My husband and I have been digging our way out of debt for a few years now. We had made excellent progress until our central air conditioning unit died this summer. Since we live in Arizona and need an air conditioner six to eight months out of the year, going without wasn’t an option.
Sometime soon we’ll need a second car. We’ve had just one car our entire fifteen years of marriage, but now my husband’s job is becoming more demanding, and our kids are involved in more activities so having two cars is more of a necessity than a want.
Our debt has grown again thanks to the air conditioner, and it likely will again thanks to the second car.
My natural inclination is to put my nose to the grindstone again and pay off debt as quickly as possible. But we’ve been doing that, and LIFE has been marching on.

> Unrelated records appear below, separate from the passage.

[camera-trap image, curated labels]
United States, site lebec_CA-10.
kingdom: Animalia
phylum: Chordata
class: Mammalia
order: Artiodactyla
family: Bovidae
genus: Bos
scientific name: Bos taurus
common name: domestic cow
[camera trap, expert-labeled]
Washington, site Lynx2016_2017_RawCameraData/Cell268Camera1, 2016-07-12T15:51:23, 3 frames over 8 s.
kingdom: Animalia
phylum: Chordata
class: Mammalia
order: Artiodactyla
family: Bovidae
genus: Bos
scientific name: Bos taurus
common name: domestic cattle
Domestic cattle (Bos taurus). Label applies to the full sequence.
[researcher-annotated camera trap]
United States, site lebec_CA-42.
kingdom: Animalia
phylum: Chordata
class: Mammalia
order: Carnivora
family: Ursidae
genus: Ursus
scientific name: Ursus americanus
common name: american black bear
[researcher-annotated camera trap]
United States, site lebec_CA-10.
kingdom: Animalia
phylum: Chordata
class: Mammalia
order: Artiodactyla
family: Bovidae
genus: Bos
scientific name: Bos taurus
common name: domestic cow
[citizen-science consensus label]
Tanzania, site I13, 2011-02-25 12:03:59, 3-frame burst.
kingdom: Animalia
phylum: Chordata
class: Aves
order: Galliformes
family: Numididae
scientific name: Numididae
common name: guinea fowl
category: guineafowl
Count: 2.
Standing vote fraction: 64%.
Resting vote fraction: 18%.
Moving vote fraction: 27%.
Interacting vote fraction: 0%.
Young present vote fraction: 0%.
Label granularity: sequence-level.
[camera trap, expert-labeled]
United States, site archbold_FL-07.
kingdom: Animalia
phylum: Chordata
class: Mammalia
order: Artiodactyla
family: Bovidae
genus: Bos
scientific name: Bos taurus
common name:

We only have a few more years to do things with our kids as a family before they go on their merry way. We’ve missed out on taking family vacations because we were paying down student loans. Our kids rarely get to spend time with us together because my husband works during the week, and I work part-time during the weekend. We each watch the kids when the other is working.
Recently, my husband and I sat down and decided to prioritize family relationships. We decided we’ll try to take Sunday as a day for family, which means I had to reduce my work load a bit. We’ve also decided to save for a vacation for our family, which means we can’t hit our debt quite as heavily.
These changes are difficult. After so many years working all weekend, taking a day off feels strange. The first few weeks with Sunday off weren’t that successful because we’re not used to all being together. But we’re going to keep trying. Cutting our income and trying to save for a vacation seems financially self-defeating, but for now, we’re not letting finances alone guide our decisions any more.
My Question for You
Have you struggled with the desire to improve your financial situation at the cost of your family bonding time? What wins out for you? Time for family or finances?